#### [WORK ITEM A]
What is the name of the multi-year initiative in the education article below?

#### [TEXT PASSAGE]

::::

Launching a community-wide effort to break down the barriers to success for low-income students
Six city mayors shown on stage at the Harvard Graduate School of Education

Even as various reform efforts have sought to address the inequities of educational outcomes in the United States — leading to some improvements in specific areas — deep and persistent gaps in opportunity and achievement remain.

Can schools alone close those gaps? The blunt answer, according to Professor Paul Reville and the Education Redesign Lab, is no. So what’s next? What are the resources and partnerships schools need to make sure that every child has a chance to succeed?

In teaming up with superintendents and mayors from six cities (Louisville, Kentucky; Oakland, California; Providence, Rhode Island; and Newton, Salem, and Somerville, Massachusetts), the Education Redesign Lab is looking for specific, research-based answers to those questions. The multi-year initiative, called By All Means: Redesigning Education to Restore Opportunity, aims to create comprehensive and linked systems for learning and wellbeing that help eliminate what Reville calls the “iron-law” connection between socioeconomic status and achievement.

This week, By All Means hosted the first of a planned series of national convenings to dig into these unrelenting inequities and share strategies to address them. Mayors from the six cities, along with education leaders from across the country, came together to start the process of rethinking local systems to better serve all students.

Here, Usable Knowledge provides a series of snapshots from their conversations, revealing the complexity of educational inequality at the local level.

Schools Can Play a Role . . .

One thing is clear: Schools can implement certain research-based initiatives to help even the most disadvantaged students succeed.

Five specific whole-school practices have been shown to boost test scores and increase graduation rates, according to Professor Roland Fryer. One strand of his research, which has sought to replicate effective charter-school practices in public school contexts, has shown that when a school increases instructional time, has excellent teachers and administrators, and instills data-driven instruction, small-group tutoring, and a culture of high expectations, it can eliminate gaps in math performance.

Incorporating noncognitive skills into the school day can give students their own tools for lifelong success. Many low-income children, who are under significant stress, don’t develop the self-regulation and planning skills needed for academic achievement. Turnaround for Children is working to help educators build those social-emotional skills into curricula from elementary school through high school, said CEO Pamela Cantor.

::::

#### [SOURCE DATA]
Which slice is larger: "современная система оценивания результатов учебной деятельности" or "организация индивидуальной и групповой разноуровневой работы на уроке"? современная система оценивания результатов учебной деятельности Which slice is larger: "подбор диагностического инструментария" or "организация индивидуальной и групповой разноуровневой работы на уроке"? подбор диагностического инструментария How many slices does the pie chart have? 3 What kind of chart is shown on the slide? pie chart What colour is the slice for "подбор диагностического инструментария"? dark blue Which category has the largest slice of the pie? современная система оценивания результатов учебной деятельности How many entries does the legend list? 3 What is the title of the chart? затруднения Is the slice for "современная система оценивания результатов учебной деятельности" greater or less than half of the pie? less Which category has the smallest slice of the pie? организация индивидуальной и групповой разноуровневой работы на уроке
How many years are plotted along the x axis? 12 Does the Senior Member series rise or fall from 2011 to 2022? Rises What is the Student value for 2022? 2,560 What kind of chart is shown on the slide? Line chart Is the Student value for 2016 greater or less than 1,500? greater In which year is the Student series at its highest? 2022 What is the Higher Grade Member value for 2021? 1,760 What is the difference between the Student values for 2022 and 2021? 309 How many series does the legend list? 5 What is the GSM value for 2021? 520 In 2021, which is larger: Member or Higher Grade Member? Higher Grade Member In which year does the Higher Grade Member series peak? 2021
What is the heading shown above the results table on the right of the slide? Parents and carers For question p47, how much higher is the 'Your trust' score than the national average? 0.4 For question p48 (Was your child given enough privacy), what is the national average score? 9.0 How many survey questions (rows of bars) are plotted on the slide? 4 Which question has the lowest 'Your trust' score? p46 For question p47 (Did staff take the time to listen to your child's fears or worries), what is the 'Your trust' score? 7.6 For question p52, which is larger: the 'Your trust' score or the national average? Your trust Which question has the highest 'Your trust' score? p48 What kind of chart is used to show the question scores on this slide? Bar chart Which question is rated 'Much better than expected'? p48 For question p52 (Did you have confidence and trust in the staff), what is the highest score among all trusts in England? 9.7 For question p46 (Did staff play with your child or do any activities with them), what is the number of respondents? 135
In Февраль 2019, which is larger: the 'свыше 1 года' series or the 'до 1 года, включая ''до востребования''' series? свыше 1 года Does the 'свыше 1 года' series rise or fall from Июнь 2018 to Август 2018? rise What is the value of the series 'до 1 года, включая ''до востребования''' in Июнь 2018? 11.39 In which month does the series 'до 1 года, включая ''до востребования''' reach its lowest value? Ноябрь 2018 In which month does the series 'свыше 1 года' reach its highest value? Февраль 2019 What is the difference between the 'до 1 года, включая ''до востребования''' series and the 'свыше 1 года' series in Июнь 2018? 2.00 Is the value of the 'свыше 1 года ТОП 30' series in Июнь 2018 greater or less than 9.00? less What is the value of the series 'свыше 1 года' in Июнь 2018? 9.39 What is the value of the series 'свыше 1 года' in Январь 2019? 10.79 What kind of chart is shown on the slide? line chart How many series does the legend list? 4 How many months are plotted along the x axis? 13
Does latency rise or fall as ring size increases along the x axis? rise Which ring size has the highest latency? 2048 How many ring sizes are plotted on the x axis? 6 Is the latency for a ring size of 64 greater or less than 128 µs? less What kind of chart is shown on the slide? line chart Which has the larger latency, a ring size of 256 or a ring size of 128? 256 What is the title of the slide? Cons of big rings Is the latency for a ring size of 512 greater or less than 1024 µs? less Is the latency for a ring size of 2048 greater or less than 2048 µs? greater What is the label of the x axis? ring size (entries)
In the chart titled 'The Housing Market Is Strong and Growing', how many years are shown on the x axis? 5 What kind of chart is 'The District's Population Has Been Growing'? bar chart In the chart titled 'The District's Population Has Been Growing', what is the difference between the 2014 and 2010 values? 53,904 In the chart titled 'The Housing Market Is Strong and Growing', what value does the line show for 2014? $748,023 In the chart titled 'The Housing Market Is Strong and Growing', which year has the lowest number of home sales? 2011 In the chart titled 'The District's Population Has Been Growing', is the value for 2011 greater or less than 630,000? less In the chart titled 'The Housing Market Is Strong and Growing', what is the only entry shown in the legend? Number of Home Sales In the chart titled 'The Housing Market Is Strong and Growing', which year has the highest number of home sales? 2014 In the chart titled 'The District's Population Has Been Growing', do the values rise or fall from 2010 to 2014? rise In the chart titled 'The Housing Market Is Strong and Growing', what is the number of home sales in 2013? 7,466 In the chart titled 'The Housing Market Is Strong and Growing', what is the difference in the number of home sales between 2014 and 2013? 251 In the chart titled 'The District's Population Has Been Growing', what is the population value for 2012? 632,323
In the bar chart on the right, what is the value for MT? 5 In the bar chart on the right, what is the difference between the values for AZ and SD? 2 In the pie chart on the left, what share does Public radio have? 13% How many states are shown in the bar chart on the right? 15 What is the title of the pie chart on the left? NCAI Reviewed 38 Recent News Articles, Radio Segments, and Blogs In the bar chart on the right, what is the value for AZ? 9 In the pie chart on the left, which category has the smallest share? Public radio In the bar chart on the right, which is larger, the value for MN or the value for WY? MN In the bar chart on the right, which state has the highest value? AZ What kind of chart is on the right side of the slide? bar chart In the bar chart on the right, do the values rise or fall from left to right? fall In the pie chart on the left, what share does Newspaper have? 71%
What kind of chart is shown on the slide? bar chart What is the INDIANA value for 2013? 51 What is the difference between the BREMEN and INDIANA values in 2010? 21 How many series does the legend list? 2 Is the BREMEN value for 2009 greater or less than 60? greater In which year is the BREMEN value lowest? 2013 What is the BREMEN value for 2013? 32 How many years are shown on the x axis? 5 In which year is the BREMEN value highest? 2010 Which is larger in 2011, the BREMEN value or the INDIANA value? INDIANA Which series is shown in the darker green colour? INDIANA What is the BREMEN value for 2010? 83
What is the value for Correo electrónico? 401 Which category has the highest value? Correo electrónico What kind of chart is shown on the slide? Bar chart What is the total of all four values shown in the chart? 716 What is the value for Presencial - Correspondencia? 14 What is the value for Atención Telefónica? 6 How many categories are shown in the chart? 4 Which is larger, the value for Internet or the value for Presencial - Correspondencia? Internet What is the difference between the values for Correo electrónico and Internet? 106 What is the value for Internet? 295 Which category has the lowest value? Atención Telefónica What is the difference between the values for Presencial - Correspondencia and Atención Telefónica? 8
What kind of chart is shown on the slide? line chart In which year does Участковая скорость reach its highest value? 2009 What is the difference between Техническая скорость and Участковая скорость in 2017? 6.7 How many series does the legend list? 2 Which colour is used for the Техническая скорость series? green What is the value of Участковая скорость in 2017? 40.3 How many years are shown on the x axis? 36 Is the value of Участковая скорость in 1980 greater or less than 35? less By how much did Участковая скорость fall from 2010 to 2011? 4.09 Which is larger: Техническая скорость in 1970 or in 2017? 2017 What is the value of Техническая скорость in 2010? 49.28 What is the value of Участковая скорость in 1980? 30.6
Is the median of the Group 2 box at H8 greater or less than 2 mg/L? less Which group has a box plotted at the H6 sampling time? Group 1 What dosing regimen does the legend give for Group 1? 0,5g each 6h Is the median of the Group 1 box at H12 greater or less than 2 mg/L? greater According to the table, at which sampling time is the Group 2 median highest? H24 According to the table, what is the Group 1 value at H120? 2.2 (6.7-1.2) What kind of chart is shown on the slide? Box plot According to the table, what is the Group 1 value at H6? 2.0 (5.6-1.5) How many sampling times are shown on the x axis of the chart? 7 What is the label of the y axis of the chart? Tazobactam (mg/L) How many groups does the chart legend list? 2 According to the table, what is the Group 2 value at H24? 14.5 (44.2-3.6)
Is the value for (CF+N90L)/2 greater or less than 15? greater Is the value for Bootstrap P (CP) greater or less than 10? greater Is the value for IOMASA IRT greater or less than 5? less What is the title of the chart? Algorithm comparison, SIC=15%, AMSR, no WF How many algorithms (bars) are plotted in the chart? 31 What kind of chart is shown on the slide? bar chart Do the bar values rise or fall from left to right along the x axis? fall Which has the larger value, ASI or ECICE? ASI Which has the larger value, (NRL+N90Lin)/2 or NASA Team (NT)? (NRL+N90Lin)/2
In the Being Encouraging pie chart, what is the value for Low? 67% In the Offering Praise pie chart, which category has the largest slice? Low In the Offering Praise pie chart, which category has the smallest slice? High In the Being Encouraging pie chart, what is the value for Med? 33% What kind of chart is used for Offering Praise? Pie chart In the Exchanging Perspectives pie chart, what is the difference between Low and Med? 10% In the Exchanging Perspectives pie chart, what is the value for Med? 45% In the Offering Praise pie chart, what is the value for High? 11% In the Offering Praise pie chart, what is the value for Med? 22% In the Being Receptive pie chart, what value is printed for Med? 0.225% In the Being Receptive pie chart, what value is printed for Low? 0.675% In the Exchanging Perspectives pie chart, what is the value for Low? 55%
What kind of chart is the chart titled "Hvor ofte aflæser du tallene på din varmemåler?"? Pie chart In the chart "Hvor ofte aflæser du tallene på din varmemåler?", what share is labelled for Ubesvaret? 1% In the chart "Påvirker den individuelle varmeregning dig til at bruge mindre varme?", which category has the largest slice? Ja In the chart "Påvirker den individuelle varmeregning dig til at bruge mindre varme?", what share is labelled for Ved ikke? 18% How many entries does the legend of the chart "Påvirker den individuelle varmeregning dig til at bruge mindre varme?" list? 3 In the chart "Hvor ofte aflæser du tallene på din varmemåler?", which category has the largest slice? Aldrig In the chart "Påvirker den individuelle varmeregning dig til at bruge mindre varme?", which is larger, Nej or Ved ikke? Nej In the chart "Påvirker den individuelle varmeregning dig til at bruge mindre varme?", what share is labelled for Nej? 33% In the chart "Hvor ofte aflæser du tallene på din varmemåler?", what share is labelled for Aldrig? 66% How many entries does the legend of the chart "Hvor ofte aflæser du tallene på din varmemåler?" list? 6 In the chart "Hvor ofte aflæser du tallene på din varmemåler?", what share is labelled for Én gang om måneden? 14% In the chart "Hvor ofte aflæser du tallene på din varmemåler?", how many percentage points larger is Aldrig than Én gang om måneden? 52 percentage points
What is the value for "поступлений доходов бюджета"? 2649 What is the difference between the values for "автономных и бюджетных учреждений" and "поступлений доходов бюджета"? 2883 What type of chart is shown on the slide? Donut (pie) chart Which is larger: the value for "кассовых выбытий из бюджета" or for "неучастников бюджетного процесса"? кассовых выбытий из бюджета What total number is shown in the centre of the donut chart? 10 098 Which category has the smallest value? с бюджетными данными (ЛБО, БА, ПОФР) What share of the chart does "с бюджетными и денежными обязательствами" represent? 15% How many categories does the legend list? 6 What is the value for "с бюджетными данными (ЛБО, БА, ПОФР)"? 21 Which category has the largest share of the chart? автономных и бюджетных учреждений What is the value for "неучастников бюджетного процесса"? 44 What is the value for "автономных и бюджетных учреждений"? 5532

::::

#### [WORK ITEM B]
Please extract every line of the records above that contains the word "Presencial".

#### [TASK RESPONSE A]
By All Means: Redesigning Education to Restore Opportunity

#### [TASK RESPONSE B]
What is the value for Correo electrónico? 401 Which category has the highest value? Correo electrónico What kind of chart is shown on the slide? Bar chart What is the total of all four values shown in the chart? 716 What is the value for Presencial - Correspondencia? 14 What is the value for Atención Telefónica? 6 How many categories are shown in the chart? 4 Which is larger, the value for Internet or the value for Presencial - Correspondencia? Internet What is the difference between the values for Correo electrónico and Internet? 106 What is the value for Internet? 295 Which category has the lowest value? Atención Telefónica What is the difference between the values for Presencial - Correspondencia and Atención Telefónica? 8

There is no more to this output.